_PASSAGE SHOWN_:
The program was developed through a partnership between the Departments of Higher Education (DHE) and Early Education and Care (EEC). 
 
The $15 million ECE Loan Repayment Program is designed to support workforce retention by reducing the financial burden of student loan debt for eligible educators across a variety of settings. This includes those working in Family Child Care (FCC), center-based programs, after school and out-of-school time (ASOST) programs, residential placement programs and contracted FCC systems who work directly with children, families, or other educators.  
 
The program will provide up to $7,500 per recipient per year, subject to appropriation.   
 
"If we want a strong early education system, we need to support the educators who make it possible," said Governor Maura Healey. "Early educators support children's development, help parents to participate in the workforce, and strengthening our local economies. By helping relieve the burden of student loan debt, we're making it easier for talented educators to stay in the field and continue supporting children and families across Massachusetts." 
 
To be eligible, applicants must have completed a bachelor's degree in a qualifying program of study at an eligible public or private institution of higher education in Massachusetts after July 1, 2013, and must be working in an EEC-licensed or funded early education and care program. Priority will be given to educators who have served five years or more in the field, as well as those who work in communities that predominantly serve children and families with high needs or in regions facing shortages of early education and care seats. 
 
While early educators have previously been eligible for general loan repayment opportunities throughout Massachusetts, this marks the first time the state has established a loan repayment program solely dedicated to early education and care professionals.

_SUPPLIED RECORDS_:
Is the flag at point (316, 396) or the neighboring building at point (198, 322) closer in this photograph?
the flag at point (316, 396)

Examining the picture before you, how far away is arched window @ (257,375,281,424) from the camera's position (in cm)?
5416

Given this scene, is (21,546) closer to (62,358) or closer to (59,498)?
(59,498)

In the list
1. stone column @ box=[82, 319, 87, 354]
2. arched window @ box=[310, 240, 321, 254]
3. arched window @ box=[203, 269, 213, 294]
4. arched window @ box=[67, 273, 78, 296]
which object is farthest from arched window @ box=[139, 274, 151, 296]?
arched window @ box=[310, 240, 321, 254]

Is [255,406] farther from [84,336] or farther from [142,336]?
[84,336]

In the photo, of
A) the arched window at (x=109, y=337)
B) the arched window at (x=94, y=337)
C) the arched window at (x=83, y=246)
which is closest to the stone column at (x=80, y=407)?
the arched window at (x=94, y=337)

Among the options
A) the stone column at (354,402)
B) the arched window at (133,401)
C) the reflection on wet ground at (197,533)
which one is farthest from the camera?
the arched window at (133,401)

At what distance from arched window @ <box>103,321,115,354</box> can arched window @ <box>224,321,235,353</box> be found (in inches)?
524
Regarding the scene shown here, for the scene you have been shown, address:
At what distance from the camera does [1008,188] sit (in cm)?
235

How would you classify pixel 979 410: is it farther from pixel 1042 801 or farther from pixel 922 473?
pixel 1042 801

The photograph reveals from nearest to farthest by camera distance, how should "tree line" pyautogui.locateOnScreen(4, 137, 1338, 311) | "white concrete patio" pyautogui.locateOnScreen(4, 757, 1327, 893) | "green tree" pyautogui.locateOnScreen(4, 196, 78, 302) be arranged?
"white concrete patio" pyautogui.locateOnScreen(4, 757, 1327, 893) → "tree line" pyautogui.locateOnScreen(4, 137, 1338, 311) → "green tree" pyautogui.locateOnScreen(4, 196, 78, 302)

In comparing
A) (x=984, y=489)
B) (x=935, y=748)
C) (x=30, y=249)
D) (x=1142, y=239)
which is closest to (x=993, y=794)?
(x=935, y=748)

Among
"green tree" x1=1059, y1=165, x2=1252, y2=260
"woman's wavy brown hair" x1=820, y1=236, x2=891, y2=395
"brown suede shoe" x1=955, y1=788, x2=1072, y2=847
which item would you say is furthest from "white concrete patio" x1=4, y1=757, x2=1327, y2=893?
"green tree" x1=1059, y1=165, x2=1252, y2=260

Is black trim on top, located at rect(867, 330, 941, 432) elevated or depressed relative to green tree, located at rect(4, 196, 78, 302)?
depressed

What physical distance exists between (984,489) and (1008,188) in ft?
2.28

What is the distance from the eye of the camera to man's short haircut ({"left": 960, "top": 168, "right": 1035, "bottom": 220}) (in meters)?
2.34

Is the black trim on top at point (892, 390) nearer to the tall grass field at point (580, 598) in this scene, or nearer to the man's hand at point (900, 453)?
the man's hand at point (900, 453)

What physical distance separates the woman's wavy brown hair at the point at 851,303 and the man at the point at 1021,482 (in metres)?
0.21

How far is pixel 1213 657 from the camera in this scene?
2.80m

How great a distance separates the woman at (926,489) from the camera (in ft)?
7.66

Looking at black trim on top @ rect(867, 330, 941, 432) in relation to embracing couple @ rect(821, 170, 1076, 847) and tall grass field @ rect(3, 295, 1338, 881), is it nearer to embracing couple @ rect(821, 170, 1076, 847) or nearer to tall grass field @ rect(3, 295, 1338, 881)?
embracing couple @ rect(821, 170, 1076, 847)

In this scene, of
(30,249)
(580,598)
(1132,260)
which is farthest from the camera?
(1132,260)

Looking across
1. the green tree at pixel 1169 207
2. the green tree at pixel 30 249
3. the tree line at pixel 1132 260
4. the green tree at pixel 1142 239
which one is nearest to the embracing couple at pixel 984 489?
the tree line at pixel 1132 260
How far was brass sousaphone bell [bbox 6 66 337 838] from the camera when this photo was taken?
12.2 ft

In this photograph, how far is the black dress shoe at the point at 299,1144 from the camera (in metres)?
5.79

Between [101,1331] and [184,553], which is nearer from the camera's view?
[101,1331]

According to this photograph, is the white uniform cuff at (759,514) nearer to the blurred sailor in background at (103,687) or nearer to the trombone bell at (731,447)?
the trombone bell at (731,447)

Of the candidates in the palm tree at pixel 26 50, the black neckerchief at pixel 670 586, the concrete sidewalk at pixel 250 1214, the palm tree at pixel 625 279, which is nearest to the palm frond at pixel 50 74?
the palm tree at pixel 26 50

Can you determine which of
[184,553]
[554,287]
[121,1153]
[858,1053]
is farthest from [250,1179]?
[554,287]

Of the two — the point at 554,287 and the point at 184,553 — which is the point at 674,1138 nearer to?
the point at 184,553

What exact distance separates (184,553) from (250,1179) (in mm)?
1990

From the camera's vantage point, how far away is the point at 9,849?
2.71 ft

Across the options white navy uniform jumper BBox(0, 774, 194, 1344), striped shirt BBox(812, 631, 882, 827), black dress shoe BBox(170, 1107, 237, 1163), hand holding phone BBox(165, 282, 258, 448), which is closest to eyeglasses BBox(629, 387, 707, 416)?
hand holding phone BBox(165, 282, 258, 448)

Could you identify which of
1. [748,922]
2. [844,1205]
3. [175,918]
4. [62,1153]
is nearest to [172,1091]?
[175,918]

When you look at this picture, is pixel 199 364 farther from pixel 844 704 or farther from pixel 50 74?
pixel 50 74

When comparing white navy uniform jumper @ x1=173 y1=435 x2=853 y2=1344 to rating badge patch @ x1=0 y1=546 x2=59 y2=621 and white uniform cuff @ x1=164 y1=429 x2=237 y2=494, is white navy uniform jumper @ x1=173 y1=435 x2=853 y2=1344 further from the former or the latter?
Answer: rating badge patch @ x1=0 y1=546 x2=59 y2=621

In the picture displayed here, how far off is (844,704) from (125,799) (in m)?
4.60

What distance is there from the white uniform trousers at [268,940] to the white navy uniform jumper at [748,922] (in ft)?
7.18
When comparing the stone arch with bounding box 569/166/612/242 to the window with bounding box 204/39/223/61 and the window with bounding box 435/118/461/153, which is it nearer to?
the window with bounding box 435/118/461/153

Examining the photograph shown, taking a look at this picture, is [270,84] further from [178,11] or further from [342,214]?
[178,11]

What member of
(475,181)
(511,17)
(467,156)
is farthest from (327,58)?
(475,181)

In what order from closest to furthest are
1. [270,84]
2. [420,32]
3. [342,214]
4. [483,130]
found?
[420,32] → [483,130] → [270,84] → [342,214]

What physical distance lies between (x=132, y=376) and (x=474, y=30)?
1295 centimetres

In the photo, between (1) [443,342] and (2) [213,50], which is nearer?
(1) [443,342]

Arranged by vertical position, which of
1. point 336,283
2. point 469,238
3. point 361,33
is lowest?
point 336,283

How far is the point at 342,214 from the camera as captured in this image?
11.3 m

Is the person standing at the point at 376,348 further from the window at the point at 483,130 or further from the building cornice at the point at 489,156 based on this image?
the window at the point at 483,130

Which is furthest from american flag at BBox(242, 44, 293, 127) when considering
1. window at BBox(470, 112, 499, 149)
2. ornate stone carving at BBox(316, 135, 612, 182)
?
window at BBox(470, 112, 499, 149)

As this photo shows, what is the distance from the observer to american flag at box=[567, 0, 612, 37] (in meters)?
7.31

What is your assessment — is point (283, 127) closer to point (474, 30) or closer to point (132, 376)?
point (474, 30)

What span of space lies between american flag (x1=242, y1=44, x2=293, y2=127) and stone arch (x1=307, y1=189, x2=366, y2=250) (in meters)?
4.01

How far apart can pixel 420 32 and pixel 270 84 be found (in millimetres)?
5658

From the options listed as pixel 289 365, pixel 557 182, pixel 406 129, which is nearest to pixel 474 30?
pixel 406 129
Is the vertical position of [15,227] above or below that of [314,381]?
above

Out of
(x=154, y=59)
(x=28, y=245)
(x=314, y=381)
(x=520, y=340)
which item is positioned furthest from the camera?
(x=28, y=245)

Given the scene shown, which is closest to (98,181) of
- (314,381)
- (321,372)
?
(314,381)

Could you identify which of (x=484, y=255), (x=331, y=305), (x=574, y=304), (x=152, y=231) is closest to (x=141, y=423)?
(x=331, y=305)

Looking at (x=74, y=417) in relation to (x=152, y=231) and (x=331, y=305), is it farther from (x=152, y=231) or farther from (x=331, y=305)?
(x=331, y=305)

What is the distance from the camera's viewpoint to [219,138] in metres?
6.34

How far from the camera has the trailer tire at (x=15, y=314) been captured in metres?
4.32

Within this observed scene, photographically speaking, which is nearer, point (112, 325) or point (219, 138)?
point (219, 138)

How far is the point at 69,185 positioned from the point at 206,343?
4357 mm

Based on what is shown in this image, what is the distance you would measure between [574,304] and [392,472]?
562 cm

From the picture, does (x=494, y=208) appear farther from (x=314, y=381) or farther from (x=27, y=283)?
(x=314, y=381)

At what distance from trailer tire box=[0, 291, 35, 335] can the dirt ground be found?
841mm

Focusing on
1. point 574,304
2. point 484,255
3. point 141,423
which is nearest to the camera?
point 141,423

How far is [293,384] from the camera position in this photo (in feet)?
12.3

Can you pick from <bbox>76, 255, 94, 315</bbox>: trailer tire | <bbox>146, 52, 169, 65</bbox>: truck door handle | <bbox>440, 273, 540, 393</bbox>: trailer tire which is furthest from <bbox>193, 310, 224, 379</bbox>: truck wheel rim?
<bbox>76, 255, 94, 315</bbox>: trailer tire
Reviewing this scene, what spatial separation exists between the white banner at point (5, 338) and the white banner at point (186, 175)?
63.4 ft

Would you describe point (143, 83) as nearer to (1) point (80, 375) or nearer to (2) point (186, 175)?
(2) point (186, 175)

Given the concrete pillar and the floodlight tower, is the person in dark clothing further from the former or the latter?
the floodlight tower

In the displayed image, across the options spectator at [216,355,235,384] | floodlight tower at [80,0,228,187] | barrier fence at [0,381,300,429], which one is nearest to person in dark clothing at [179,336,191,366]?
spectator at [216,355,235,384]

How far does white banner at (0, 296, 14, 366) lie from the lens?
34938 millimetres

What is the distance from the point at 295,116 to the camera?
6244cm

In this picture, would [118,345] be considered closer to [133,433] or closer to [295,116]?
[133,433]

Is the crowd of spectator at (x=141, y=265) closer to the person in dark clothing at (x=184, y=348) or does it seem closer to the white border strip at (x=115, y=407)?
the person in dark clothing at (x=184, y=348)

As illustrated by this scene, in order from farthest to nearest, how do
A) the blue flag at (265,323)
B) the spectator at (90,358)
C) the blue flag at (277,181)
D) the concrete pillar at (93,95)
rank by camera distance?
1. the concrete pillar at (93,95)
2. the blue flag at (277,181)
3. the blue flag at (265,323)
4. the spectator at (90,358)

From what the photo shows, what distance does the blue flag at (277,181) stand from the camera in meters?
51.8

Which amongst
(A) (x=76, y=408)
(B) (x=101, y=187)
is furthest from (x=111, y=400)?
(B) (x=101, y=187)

_ACTIONS TO TAKE_:
a) Using the ECE loan repayment text, answer each question:
(i) Which two departments partnered to develop the program?
(ii) What is the most a recipient can receive per year?
(iii) After what date must an applicant's bachelor's degree have been completed?
b) Rewrite part of the ECE loan repayment text, replacing "workforce retention" with "staff retention". Begin at the words "The $15 million ECE Loan"; stop after "or other educators.".
Rely only on the ECE loan repayment text.

_SOLUTIONS BY TASK_:
a)
(i) The Departments of Higher Education (DHE) and Early Education and Care (EEC).
(ii) Up to $7,500, subject to appropriation.
(iii) July 1, 2013.

b)
The $15 million ECE Loan Repayment Program is designed to support staff retention by reducing the financial burden of student loan debt for eligible educators across a variety of settings. This includes those working in Family Child Care (FCC), center-based programs, after school and out-of-school time (ASOST) programs, residential placement programs and contracted FCC systems who work directly with children, families, or other educators.